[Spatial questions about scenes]
■ ■ ■ ■ ■

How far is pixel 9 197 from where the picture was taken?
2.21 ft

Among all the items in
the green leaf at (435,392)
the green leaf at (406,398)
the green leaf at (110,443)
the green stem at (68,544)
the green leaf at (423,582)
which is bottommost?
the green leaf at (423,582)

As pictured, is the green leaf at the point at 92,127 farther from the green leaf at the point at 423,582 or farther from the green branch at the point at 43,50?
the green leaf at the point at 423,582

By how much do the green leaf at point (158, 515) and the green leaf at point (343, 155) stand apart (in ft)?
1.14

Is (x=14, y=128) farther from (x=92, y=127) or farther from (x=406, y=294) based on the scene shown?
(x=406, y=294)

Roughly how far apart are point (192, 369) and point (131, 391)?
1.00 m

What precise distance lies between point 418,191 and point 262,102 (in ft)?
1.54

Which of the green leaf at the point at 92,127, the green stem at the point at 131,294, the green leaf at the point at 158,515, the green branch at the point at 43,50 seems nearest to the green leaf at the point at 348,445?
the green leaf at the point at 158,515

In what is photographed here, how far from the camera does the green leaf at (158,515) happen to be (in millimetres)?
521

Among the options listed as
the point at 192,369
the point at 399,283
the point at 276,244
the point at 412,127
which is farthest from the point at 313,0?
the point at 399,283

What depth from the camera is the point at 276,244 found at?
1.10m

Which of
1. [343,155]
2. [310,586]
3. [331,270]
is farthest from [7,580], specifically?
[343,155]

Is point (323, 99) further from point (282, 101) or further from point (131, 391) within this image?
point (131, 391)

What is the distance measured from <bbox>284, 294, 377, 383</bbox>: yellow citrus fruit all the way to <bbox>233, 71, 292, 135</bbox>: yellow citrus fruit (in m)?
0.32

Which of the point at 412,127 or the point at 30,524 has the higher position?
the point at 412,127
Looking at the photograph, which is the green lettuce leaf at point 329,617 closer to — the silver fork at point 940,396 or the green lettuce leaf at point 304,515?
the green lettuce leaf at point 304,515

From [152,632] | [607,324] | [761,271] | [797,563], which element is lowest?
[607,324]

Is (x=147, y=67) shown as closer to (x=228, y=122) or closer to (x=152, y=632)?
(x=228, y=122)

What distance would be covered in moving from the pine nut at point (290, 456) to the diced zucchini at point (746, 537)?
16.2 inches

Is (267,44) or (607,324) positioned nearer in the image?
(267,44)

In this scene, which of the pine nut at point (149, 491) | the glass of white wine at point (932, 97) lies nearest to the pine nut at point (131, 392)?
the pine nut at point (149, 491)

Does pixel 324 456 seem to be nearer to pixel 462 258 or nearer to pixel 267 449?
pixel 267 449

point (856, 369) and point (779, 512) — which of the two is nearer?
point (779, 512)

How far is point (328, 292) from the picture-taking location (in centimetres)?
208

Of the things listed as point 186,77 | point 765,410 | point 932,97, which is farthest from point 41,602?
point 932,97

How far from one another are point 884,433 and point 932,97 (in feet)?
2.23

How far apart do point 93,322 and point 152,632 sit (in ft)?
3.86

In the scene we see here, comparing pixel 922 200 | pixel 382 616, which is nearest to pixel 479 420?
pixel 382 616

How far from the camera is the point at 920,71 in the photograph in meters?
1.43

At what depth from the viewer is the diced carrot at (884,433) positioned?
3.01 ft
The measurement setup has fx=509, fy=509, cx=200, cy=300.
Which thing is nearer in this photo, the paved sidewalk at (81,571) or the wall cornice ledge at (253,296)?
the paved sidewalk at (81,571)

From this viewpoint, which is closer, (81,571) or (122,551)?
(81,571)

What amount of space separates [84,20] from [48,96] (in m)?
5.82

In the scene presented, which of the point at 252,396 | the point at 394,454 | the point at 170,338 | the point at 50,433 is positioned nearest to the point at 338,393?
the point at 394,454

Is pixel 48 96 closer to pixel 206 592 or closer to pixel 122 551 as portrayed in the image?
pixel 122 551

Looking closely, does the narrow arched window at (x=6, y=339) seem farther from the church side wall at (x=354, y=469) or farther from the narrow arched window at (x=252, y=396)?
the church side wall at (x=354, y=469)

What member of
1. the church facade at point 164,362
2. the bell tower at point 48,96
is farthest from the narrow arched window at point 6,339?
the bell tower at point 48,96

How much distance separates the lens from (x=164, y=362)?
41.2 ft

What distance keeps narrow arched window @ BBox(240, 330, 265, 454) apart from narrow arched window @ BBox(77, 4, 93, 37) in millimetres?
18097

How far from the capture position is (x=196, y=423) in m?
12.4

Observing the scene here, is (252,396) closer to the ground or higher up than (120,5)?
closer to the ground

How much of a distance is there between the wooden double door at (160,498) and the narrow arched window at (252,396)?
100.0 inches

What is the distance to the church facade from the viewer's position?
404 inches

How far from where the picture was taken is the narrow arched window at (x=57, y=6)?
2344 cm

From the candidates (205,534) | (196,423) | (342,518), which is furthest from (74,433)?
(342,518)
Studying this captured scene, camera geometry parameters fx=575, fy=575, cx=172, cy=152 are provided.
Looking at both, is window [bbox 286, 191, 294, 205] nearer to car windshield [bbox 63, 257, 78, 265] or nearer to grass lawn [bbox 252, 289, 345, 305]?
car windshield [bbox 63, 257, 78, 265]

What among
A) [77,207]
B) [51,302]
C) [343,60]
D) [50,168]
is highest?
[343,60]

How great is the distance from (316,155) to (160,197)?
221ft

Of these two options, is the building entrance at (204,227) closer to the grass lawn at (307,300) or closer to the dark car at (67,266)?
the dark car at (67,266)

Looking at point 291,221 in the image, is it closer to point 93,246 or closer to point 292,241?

■ ■ ■ ■ ■

Problem. Format the stretch from the line containing "How great is" through the end of the entries as a Markdown table with the columns Row and Line. Give each non-blank line its own numbered row and leave out blank lines.

In response.
| Row | Line |
|---|---|
| 1 | How great is the distance from (316,155) to (160,197)? |
| 2 | 221ft |
| 3 | Of these two options, is the building entrance at (204,227) closer to the grass lawn at (307,300) or closer to the dark car at (67,266)? |
| 4 | the dark car at (67,266) |
| 5 | Looking at point 291,221 in the image, is it closer to point 93,246 or closer to point 292,241? |